* [EXERCISE]
All entries must be set down once more, precisely as given.

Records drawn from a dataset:

====================

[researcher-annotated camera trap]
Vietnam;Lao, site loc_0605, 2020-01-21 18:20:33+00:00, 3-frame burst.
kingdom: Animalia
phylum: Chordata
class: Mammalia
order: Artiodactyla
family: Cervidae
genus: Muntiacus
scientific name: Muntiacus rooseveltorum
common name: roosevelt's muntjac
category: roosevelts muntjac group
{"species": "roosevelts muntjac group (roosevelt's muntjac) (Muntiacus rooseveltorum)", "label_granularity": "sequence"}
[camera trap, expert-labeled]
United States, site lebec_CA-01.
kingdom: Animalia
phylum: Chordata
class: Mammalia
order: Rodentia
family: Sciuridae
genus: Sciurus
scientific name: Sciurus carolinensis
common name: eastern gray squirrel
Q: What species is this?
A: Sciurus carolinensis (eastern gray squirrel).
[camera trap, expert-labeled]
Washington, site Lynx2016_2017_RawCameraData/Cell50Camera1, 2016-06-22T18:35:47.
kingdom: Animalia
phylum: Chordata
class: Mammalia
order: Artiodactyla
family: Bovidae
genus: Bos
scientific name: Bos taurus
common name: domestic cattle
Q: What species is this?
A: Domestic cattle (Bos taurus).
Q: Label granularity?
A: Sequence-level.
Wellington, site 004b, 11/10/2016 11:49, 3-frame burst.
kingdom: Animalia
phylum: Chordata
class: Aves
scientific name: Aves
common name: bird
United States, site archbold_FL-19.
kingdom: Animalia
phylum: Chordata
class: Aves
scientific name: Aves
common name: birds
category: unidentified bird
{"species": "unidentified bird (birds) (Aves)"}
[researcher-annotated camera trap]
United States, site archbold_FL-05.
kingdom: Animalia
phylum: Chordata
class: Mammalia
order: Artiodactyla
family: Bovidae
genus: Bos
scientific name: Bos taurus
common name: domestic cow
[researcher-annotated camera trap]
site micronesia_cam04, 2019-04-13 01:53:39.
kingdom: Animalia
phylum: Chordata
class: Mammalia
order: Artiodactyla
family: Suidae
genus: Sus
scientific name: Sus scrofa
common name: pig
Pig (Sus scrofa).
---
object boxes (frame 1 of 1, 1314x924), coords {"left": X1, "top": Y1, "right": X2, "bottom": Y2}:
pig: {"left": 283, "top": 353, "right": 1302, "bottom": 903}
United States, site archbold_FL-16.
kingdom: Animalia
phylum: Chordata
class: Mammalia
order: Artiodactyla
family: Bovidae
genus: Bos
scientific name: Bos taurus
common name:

====================

* [WRITTEN REPLY]
[researcher-annotated camera trap]
Vietnam;Lao, site loc_0605, 2020-01-21 18:20:33+00:00, 3-frame burst.
kingdom: Animalia
phylum: Chordata
class: Mammalia
order: Artiodactyla
family: Cervidae
genus: Muntiacus
scientific name: Muntiacus rooseveltorum
common name: roosevelt's muntjac
category: roosevelts muntjac group
{"species": "roosevelts muntjac group (roosevelt's muntjac) (Muntiacus rooseveltorum)", "label_granularity": "sequence"}
[camera trap, expert-labeled]
United States, site lebec_CA-01.
kingdom: Animalia
phylum: Chordata
class: Mammalia
order: Rodentia
family: Sciuridae
genus: Sciurus
scientific name: Sciurus carolinensis
common name: eastern gray squirrel
Q: What species is this?
A: Sciurus carolinensis (eastern gray squirrel).
[camera trap, expert-labeled]
Washington, site Lynx2016_2017_RawCameraData/Cell50Camera1, 2016-06-22T18:35:47.
kingdom: Animalia
phylum: Chordata
class: Mammalia
order: Artiodactyla
family: Bovidae
genus: Bos
scientific name: Bos taurus
common name: domestic cattle
Q: What species is this?
A: Domestic cattle (Bos taurus).
Q: Label granularity?
A: Sequence-level.
Wellington, site 004b, 11/10/2016 11:49, 3-frame burst.
kingdom: Animalia
phylum: Chordata
class: Aves
scientific name: Aves
common name: bird
United States, site archbold_FL-19.
kingdom: Animalia
phylum: Chordata
class: Aves
scientific name: Aves
common name: birds
category: unidentified bird
{"species": "unidentified bird (birds) (Aves)"}
[researcher-annotated camera trap]
United States, site archbold_FL-05.
kingdom: Animalia
phylum: Chordata
class: Mammalia
order: Artiodactyla
family: Bovidae
genus: Bos
scientific name: Bos taurus
common name: domestic cow
[researcher-annotated camera trap]
site micronesia_cam04, 2019-04-13 01:53:39.
kingdom: Animalia
phylum: Chordata
class: Mammalia
order: Artiodactyla
family: Suidae
genus: Sus
scientific name: Sus scrofa
common name: pig
Pig (Sus scrofa).
---
object boxes (frame 1 of 1, 1314x924), coords {"left": X1, "top": Y1, "right": X2, "bottom": Y2}:
pig: {"left": 283, "top": 353, "right": 1302, "bottom": 903}
United States, site archbold_FL-16.
kingdom: Animalia
phylum: Chordata
class: Mammalia
order: Artiodactyla
family: Bovidae
genus: Bos
scientific name: Bos taurus
common name:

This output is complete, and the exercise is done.